In the movie Good Will Hunting, Will Hunting is a genius. He knows about everything with his head, but he uses that knowledge to hide from pain in his heart. He meets a counselor (played by Robin Williams) and guards his heart from the counselor by dissecting the counselor with his knowledge and crucifying the counselor's passions for art and his bride on his own knowledge. The counselor confronts him in a garden and says this:
You've never been out of Boston. So if I asked you about art, you could give me the skinny on every art book ever written. Michelangelo? - You know a lot about him . . . life's work, political aspirations, him and the Pope, sexual orientation, the whole works, right? But you couldn't tell me what it smells like in the Sistine Chapel. You've never actually stood there and looked up at that beautiful ceiling.
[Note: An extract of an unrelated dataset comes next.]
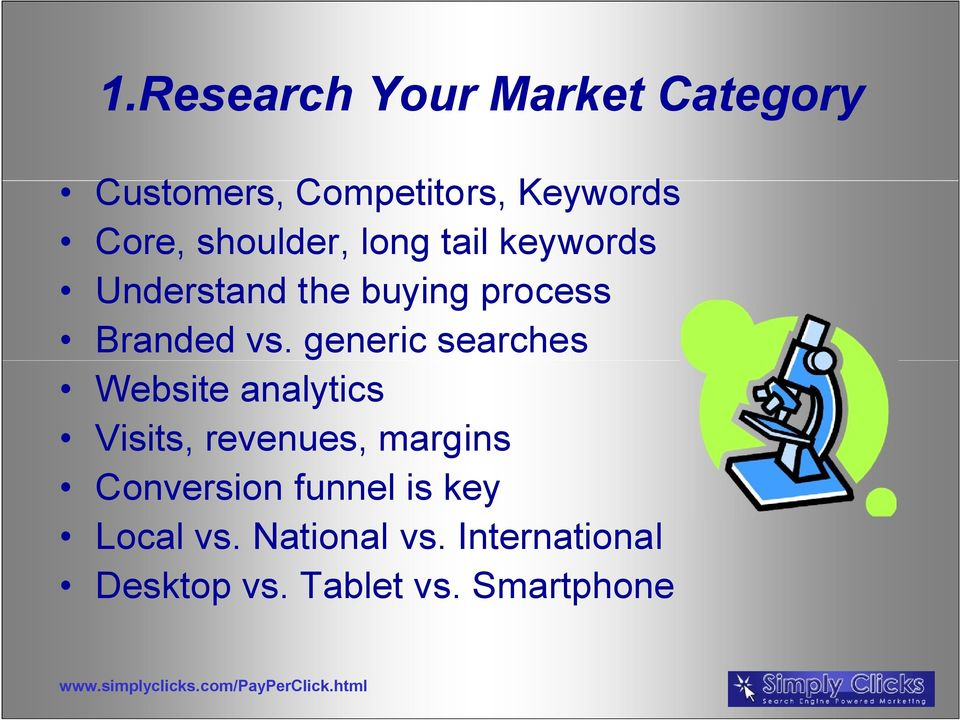 generic searches Website analytics Visits, revenues, margins Conversion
"If I asked you about war, you'd probably throw Shakespeare at me, right? "Once more into the breach, dear friends." But you've never been near one. You've never held your best friend's head in your lap and watched him draw his last breath, looking to you for help.
And if I asked you about love, you'd probably quote me a sonnet, but you've never looked at a woman and been totally vulnerable . . . known someone who could level you with her eyes . . . feeling like God put an angel on Earth just for you, who could rescue you from the depths of hell. And you wouldn't know what it's like to be her angel, to have that love for her and be there forever, through anything, through cancer. You wouldn't know about sleeping sitting up in a hospital room for two months holding her hand, because the doctors could see in your eyes that the term "visiting hours" didn't apply to you.
You don't know about real loss, because that only occurs when you love something more than you love yourself. I doubt you've ever dared to love anybody that much."
Will Hunting knew about beauty, truth, love, and life. But he was too frightened to know beauty, truth, love, and life, and living. Because he wouldn't know; he wasn't known. He was an act hiding a wounded heart.
"Behold, I never knew you," said Jesus.
Does He know you . . . or only the act?